Sezione del documento -
Subito dopo, a destra, preceduto da una casa-torre di epoca romanica, è il grande Palazzo Gottifredo (detto anche Le Case Grandi), costruzione gotica del sec. XIII, imponente e severa, con due piani di bifore, dei quali il primo manomesso. Strutturato come una casa-torre, ospita il Museo Civico archeologico (a cui è stata aggiunta di recente una sezione demoantropologica), che custodisce numerose epigrafi romane tra le quali quella fatta eseguire in Alatri dal magistrato Lucio Botilieno Varo, censore del periodo repubblicano. Tra i reperti, un bronzetto proveniente dall’acropoli e pitture del II-I secolo a.C., provenienti da una domus in piazza S. Maria Maggiore, luogo del Foro. Lasciando Alatri, è d’obbligo una visita a Fumone, borgo (m 783, ab. 2000 circa), arroccato e pittoresco, che si adagia su un colle conico da cui la vista spazia dai monti Albani alla valle del Liri. Ci si muove tra case e strade di sassi, in un contesto curatissimo e organizzato per un turismo d’élite, con locali e cantine, dove si potrà gustare la cucina locale, compiendo un’esperienza gastronomica che ci metterà in contatto con la robusta genuinità di alcune prelibate pietanze: dal pane cotto a legna ai salumi (a partire dal prosciutto di Guarcino), dai legumi (cannellini di Campoli) ai pecorini (Piciniasco Dop), alle mozzarelle (di Amaseno), dall’olio al vino (Cesanese del Piglio Docg, Cabernet di Atina, Passerina e Maturano).

Obiettivo dichiarato A - Esprimi come elenco JSON di stringhe, una per ogni riga e senza le righe vuote, il tratto dei record che va dalla riga contenente "In the photo presented" fino alla riga contenente "Answer: the point", entrambe comprese.
Il testo e i record sono materiali distinti tra loro.

Dati forniti -
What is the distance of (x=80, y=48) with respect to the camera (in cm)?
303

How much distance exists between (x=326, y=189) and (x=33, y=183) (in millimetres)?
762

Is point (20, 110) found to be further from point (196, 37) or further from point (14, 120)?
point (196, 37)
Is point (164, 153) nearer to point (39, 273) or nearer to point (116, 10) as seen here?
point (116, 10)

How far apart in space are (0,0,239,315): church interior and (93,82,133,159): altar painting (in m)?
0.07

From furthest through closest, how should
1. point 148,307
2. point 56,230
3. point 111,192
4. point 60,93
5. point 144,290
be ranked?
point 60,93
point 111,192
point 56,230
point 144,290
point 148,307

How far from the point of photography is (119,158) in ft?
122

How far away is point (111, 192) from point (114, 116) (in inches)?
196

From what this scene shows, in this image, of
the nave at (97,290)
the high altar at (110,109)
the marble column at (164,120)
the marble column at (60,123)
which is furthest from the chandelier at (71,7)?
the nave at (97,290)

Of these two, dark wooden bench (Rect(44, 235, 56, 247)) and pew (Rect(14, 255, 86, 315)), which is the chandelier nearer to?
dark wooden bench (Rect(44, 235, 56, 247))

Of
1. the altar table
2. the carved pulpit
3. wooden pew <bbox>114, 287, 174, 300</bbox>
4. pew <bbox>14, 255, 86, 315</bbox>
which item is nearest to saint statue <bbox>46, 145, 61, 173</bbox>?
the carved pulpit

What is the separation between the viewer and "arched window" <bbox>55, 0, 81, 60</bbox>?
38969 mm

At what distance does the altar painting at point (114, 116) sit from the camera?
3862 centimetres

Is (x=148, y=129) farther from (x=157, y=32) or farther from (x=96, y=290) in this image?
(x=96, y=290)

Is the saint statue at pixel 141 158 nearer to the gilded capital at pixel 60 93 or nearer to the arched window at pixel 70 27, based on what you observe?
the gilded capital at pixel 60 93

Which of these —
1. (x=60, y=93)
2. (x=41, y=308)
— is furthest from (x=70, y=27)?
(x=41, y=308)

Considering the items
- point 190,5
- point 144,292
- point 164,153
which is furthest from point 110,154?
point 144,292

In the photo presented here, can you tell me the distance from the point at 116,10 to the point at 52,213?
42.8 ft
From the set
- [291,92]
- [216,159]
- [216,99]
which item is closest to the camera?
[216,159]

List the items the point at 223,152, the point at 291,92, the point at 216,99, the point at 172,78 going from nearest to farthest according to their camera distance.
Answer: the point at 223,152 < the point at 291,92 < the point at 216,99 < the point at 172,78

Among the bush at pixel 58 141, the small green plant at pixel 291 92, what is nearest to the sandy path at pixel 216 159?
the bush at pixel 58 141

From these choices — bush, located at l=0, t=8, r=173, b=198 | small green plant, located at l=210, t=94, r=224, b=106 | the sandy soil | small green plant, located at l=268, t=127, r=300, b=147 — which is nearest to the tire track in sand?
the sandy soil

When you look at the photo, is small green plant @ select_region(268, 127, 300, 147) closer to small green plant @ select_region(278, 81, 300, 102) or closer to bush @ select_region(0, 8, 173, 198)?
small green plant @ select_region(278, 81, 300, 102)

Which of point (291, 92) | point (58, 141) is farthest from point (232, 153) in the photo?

Obiettivo dichiarato B - Cita per intero il testo su Alatri e Fumone, senza cambiare nulla.

Soluzione proposta A -
[
  "In the photo presented here, can you tell me the distance from the point at 116,10 to the point at 52,213?",
  "42.8 ft",
  "From the set",
  "- [291,92]",
  "- [216,159]",
  "- [216,99]",
  "which item is closest to the camera?",
  "[216,159]",
  "List the items the point at 223,152, the point at 291,92, the point at 216,99, the point at 172,78 going from nearest to farthest according to their camera distance.",
  "Answer: the point at 223,152 < the point at 291,92 < the point at 216,99 < the point at 172,78"
]

Soluzione proposta B -
Subito dopo, a destra, preceduto da una casa-torre di epoca romanica, è il grande Palazzo Gottifredo (detto anche Le Case Grandi), costruzione gotica del sec. XIII, imponente e severa, con due piani di bifore, dei quali il primo manomesso. Strutturato come una casa-torre, ospita il Museo Civico archeologico (a cui è stata aggiunta di recente una sezione demoantropologica), che custodisce numerose epigrafi romane tra le quali quella fatta eseguire in Alatri dal magistrato Lucio Botilieno Varo, censore del periodo repubblicano. Tra i reperti, un bronzetto proveniente dall’acropoli e pitture del II-I secolo a.C., provenienti da una domus in piazza S. Maria Maggiore, luogo del Foro. Lasciando Alatri, è d’obbligo una visita a Fumone, borgo (m 783, ab. 2000 circa), arroccato e pittoresco, che si adagia su un colle conico da cui la vista spazia dai monti Albani alla valle del Liri. Ci si muove tra case e strade di sassi, in un contesto curatissimo e organizzato per un turismo d’élite, con locali e cantine, dove si potrà gustare la cucina locale, compiendo un’esperienza gastronomica che ci metterà in contatto con la robusta genuinità di alcune prelibate pietanze: dal pane cotto a legna ai salumi (a partire dal prosciutto di Guarcino), dai legumi (cannellini di Campoli) ai pecorini (Piciniasco Dop), alle mozzarelle (di Amaseno), dall’olio al vino (Cesanese del Piglio Docg, Cabernet di Atina, Passerina e Maturano).